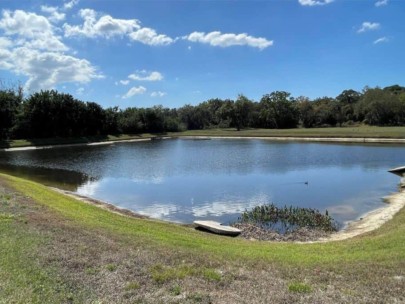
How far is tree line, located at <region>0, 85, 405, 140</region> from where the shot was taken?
71.6 m

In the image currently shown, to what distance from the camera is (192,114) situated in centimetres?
13075

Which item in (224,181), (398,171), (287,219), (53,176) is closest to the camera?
(287,219)

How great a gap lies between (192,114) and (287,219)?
115 meters

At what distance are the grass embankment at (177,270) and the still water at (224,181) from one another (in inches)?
307

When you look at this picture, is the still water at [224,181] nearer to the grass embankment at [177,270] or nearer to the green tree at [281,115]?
the grass embankment at [177,270]

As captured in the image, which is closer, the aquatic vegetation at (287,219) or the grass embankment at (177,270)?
the grass embankment at (177,270)

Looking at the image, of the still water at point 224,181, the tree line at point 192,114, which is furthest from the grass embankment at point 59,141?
the still water at point 224,181

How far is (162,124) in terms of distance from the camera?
10444cm

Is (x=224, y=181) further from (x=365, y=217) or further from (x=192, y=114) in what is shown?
(x=192, y=114)

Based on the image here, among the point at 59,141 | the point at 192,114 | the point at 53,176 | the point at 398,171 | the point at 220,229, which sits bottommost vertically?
the point at 398,171

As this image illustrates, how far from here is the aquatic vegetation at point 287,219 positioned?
52.2 ft

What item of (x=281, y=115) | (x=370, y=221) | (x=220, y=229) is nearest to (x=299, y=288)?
(x=220, y=229)

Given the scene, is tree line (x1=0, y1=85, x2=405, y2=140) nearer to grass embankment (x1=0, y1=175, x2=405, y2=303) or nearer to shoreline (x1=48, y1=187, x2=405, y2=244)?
shoreline (x1=48, y1=187, x2=405, y2=244)

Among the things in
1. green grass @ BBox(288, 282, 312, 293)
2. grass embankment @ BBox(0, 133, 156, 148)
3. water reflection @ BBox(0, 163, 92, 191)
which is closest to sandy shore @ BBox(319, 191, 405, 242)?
green grass @ BBox(288, 282, 312, 293)
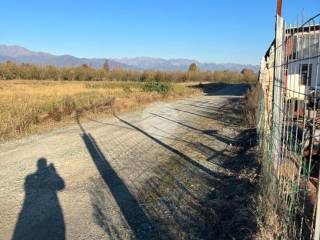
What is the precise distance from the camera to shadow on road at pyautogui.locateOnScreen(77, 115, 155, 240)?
4.72 m

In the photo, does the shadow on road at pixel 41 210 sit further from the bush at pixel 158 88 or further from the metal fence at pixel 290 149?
the bush at pixel 158 88

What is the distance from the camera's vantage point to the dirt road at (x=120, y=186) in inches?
189

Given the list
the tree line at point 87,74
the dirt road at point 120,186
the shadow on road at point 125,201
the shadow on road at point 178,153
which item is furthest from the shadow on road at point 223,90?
the shadow on road at point 125,201

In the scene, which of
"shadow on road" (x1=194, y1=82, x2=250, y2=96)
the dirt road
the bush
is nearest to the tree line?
"shadow on road" (x1=194, y1=82, x2=250, y2=96)

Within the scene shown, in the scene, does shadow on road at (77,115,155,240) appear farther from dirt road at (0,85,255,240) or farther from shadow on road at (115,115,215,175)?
shadow on road at (115,115,215,175)

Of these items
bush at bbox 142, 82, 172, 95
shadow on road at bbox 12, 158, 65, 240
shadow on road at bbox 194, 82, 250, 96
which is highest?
bush at bbox 142, 82, 172, 95

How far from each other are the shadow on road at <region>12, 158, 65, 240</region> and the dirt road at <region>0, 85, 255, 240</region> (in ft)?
0.04

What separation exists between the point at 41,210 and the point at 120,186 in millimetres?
1507

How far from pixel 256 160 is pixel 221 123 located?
6885mm

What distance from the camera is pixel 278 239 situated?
3674 mm

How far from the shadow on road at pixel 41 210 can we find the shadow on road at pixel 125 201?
64 cm

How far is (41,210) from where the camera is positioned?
5.43 m

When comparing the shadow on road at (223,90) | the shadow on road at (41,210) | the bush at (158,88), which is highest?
the bush at (158,88)

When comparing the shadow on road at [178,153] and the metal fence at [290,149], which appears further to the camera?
the shadow on road at [178,153]
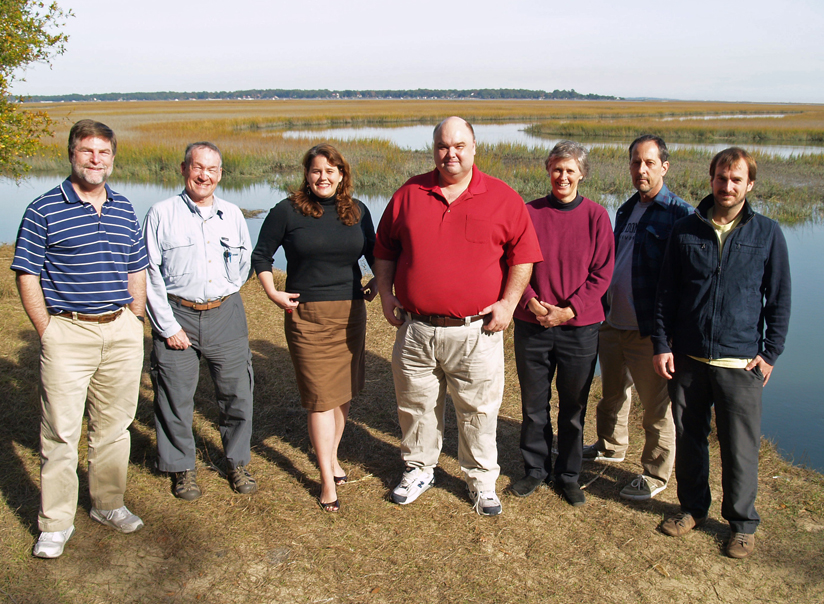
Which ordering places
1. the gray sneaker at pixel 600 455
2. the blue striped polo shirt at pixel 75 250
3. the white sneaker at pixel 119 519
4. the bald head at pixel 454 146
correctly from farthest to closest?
1. the gray sneaker at pixel 600 455
2. the white sneaker at pixel 119 519
3. the bald head at pixel 454 146
4. the blue striped polo shirt at pixel 75 250

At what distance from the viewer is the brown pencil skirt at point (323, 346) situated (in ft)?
10.2

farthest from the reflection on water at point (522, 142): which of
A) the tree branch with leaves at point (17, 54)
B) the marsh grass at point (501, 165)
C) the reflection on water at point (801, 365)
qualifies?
the tree branch with leaves at point (17, 54)

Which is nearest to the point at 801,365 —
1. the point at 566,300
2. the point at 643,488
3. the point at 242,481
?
the point at 643,488

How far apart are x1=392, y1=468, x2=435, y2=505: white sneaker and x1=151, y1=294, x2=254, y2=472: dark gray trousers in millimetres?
891

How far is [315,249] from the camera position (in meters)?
3.03

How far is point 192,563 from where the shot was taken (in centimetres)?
275

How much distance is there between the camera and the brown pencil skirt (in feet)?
Result: 10.2

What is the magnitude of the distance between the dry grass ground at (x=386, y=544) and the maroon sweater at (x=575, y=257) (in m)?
1.10

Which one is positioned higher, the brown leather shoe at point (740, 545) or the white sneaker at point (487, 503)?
the brown leather shoe at point (740, 545)

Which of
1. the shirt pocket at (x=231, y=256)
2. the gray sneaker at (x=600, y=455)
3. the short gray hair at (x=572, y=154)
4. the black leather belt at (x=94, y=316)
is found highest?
the short gray hair at (x=572, y=154)

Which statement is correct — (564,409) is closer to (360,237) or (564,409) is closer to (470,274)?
(470,274)

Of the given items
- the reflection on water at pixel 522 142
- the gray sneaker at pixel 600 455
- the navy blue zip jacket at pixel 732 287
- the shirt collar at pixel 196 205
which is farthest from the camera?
the reflection on water at pixel 522 142

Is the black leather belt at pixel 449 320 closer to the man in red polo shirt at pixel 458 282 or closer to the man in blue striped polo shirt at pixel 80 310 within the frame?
the man in red polo shirt at pixel 458 282

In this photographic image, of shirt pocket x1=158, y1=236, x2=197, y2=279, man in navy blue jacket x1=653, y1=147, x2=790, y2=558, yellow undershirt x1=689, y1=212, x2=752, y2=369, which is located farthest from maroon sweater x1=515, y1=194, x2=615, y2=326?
shirt pocket x1=158, y1=236, x2=197, y2=279
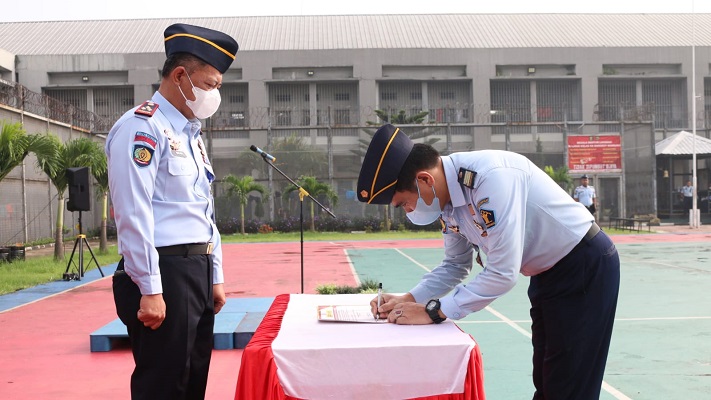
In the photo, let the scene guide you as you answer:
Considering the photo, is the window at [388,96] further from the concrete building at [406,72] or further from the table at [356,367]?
the table at [356,367]

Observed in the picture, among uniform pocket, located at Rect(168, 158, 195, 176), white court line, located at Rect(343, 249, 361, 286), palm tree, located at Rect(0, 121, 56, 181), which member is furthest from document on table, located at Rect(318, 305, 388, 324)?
palm tree, located at Rect(0, 121, 56, 181)

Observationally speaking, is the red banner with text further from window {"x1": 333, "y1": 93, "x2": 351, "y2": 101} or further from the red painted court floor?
the red painted court floor

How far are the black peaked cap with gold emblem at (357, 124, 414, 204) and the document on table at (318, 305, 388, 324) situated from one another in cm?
57

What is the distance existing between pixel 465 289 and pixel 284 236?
65.3 feet

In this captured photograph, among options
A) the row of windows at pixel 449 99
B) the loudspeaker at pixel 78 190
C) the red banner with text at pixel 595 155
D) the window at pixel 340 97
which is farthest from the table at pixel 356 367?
the window at pixel 340 97

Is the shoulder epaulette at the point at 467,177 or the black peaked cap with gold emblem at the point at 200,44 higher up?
the black peaked cap with gold emblem at the point at 200,44

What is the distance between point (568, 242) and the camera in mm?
2479

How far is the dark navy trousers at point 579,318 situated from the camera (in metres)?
2.46

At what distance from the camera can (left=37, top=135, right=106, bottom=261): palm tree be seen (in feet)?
42.5

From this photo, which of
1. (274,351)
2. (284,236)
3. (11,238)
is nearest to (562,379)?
(274,351)

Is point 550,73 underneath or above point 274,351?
above

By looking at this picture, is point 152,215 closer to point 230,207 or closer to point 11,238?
point 11,238

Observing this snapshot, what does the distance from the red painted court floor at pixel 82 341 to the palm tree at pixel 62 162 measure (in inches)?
117

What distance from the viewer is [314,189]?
74.0 ft
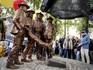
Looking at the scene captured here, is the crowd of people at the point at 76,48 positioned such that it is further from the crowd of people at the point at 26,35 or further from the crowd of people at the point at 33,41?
the crowd of people at the point at 26,35

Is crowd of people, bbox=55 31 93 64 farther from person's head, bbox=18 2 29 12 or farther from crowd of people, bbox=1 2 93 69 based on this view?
person's head, bbox=18 2 29 12

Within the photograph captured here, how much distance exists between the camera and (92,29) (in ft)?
76.1

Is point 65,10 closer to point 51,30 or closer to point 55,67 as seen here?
point 55,67

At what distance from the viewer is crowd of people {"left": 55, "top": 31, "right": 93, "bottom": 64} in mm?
16188

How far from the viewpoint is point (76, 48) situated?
18.9 m

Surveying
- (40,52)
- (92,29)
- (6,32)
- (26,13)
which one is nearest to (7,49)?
(6,32)

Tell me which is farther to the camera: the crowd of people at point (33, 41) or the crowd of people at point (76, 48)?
the crowd of people at point (76, 48)

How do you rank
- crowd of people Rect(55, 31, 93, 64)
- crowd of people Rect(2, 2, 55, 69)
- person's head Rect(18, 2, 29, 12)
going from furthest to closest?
crowd of people Rect(55, 31, 93, 64), person's head Rect(18, 2, 29, 12), crowd of people Rect(2, 2, 55, 69)

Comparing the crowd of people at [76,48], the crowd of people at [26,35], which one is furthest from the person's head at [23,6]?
the crowd of people at [76,48]

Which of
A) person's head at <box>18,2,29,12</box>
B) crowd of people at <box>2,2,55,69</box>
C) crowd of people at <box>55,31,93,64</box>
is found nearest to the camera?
crowd of people at <box>2,2,55,69</box>

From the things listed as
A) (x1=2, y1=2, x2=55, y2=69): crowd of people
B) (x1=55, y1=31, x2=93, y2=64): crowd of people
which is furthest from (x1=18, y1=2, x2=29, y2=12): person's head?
(x1=55, y1=31, x2=93, y2=64): crowd of people

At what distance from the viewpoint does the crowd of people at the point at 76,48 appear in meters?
16.2

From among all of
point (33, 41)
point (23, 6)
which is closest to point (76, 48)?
point (33, 41)

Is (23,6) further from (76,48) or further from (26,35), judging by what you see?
(76,48)
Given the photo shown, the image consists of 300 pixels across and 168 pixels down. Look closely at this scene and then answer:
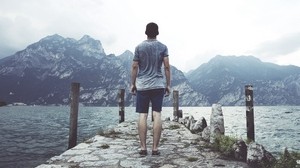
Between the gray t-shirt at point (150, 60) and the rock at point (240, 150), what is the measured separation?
2.11 metres

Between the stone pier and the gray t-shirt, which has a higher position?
the gray t-shirt

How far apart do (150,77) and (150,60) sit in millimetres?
399

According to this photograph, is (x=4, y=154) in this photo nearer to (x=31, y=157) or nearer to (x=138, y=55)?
(x=31, y=157)

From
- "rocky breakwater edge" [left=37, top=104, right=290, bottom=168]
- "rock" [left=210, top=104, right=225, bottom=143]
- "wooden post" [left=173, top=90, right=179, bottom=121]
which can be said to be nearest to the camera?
"rocky breakwater edge" [left=37, top=104, right=290, bottom=168]

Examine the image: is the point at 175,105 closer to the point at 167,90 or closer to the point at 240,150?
the point at 167,90

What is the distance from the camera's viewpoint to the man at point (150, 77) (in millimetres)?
6637

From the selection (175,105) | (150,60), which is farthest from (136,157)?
(175,105)

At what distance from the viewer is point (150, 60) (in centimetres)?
673

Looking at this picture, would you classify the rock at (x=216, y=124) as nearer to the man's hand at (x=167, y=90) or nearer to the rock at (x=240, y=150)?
the rock at (x=240, y=150)

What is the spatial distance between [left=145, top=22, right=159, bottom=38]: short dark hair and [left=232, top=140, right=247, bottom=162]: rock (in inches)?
121

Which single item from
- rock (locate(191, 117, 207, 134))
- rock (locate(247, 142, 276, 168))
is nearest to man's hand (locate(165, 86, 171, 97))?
rock (locate(247, 142, 276, 168))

● Problem statement: Rewrite the listing starting with the line that contains "How do you rank" and going on through the line that contains "crowd of people Rect(55, 31, 93, 64), person's", swapping "closest" for "nearest" and leaving all else unchanged.

● Solution below:
How do you rank
- crowd of people Rect(55, 31, 93, 64)
- crowd of people Rect(2, 2, 55, 69)
- person's head Rect(18, 2, 29, 12)
going from furthest to nearest?
crowd of people Rect(55, 31, 93, 64), person's head Rect(18, 2, 29, 12), crowd of people Rect(2, 2, 55, 69)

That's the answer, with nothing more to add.